TORCH Antibodies: Immunoglobulin M

Infectious Agent	Interpretation of Assay
CMV	Positive—IgM antibody to CMV detected; may indicate current or recent infection; 1:10 IV or greater = positive
HSV-1, HSV-2	Positive (>1.10 IV)—IgM antibody to HSV detected (ELISA); may indicate current or recent infection
Rubella	Positive—1.10 IV or greater; IgM antibody to rubella detected; may indicate current or recent infection or immunization
Toxoplasma gondii	Positive: 1.10 IV or greater; significant level of antibody detected; may indicate current or recent infection

TORCH, Toxoplasma, other (viruses), rubella, CMV, herpes; CMV, cytomegalovirus; HSV, herpes simplex virus; ELISA, enzyme-linked immunosorbent assay.
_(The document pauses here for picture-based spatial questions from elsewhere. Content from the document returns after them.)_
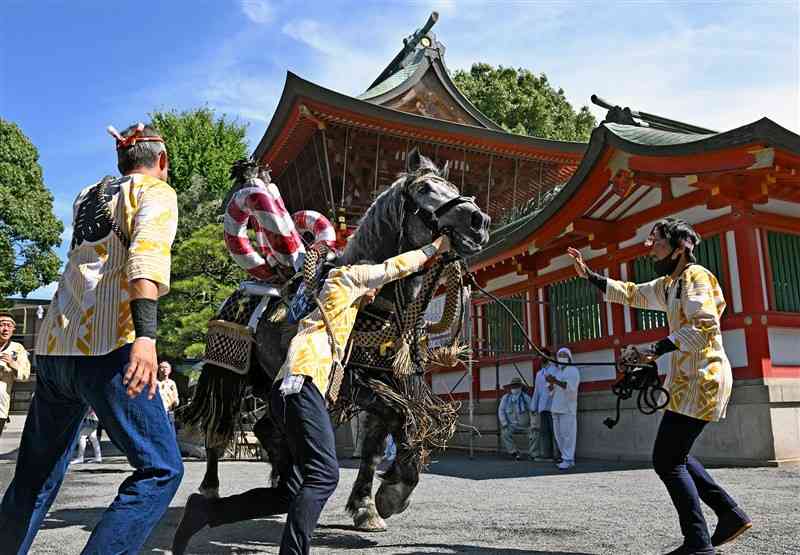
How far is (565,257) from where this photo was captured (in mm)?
12031

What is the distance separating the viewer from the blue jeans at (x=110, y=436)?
2.43m

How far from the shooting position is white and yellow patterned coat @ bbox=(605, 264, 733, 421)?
11.9ft

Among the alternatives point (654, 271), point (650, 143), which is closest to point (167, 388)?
point (654, 271)

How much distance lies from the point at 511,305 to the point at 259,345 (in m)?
9.46

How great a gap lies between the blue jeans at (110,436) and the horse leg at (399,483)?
1849 millimetres

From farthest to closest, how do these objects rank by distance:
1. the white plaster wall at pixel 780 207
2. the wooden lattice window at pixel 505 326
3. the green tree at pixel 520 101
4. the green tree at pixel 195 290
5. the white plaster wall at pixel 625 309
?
the green tree at pixel 520 101 → the green tree at pixel 195 290 → the wooden lattice window at pixel 505 326 → the white plaster wall at pixel 625 309 → the white plaster wall at pixel 780 207

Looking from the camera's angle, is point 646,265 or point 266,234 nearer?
point 266,234

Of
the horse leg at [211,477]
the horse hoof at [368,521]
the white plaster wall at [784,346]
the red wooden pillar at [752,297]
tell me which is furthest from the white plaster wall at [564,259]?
the horse hoof at [368,521]

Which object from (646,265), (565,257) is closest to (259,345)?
(646,265)

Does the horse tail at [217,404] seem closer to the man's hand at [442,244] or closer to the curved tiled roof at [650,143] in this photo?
the man's hand at [442,244]

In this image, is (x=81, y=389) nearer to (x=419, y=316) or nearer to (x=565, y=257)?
(x=419, y=316)

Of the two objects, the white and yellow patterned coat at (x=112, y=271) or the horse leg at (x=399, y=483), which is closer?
the white and yellow patterned coat at (x=112, y=271)

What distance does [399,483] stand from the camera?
421 cm

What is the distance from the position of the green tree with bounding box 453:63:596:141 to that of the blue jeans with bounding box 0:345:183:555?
1096 inches
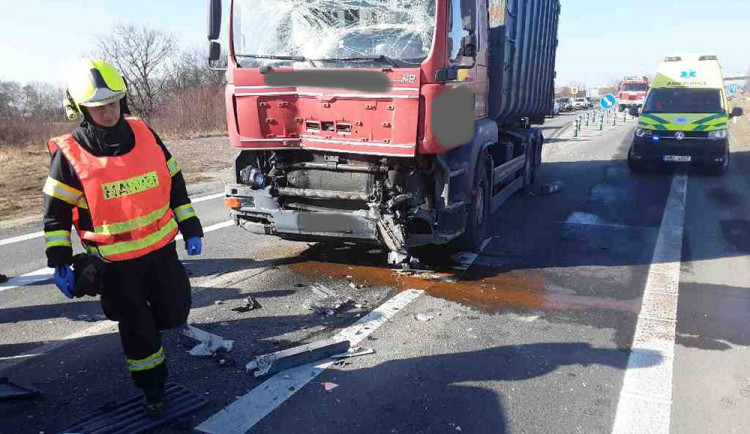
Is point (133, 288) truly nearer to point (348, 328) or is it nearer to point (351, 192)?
point (348, 328)

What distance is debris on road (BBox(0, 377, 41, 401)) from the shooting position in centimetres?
329

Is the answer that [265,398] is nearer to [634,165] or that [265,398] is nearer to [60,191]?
[60,191]

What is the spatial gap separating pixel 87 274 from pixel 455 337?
260 cm

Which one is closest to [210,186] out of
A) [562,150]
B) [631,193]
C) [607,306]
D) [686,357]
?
[631,193]

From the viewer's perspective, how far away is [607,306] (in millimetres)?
4992

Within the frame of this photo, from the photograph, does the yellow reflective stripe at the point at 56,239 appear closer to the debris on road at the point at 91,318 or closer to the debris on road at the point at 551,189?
the debris on road at the point at 91,318

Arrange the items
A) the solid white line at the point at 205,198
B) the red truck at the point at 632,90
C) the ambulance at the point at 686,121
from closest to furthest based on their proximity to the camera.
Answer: the solid white line at the point at 205,198 → the ambulance at the point at 686,121 → the red truck at the point at 632,90

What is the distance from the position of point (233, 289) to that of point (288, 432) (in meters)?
2.53

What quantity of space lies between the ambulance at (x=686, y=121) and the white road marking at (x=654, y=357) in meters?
6.65

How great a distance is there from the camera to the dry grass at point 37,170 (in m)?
10.2

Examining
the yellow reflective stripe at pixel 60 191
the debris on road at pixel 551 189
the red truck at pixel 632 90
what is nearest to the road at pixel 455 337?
the yellow reflective stripe at pixel 60 191

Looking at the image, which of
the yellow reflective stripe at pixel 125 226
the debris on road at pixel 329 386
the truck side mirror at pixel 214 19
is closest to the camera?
the yellow reflective stripe at pixel 125 226

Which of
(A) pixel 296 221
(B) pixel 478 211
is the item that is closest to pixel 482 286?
(B) pixel 478 211

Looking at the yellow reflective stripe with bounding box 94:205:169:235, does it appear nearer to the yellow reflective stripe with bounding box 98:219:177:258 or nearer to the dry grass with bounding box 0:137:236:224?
the yellow reflective stripe with bounding box 98:219:177:258
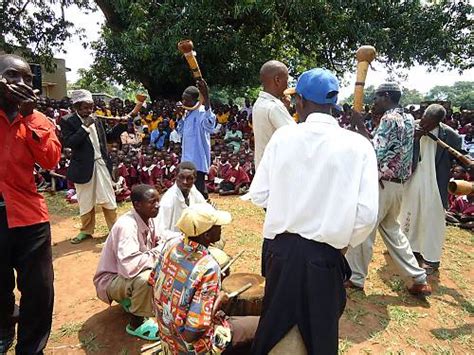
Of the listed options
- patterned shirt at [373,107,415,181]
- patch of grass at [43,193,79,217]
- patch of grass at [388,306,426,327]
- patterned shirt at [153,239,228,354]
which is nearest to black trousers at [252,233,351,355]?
patterned shirt at [153,239,228,354]

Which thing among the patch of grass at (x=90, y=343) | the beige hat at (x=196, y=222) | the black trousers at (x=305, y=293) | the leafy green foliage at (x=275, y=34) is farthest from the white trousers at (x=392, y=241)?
the leafy green foliage at (x=275, y=34)

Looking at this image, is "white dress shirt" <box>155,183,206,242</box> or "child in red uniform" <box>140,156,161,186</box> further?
"child in red uniform" <box>140,156,161,186</box>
Adapted from Associated Regional and University Pathologists: ARUP test reference guide, 2011 (http://www.aruplab.com/Testing-Information/lab-test-directory.jsp).

Table 15-3

TORCH Antibodies: Immunoglobulin G

Infectious Agent	Interpretation of Assay
CMV antibody	Positive—≥1:10; IgG antibody to CMV detected; may indicate current or previous CMV infection.
HSV-1, HSV-2	Positive—≥1:10; IgG antibody to HSV detected (ELISA); may indicate current or previous HSV infection.
Rubella	Positive—10 IU/mL or greater; IgG antibody to rubella detected; may indicate current or previous exposure/immunization to rubella.
Toxoplasma gondii	≥6 IU/mL, negative; ≥9 IU/mL, positive; results may indicate current or past infection.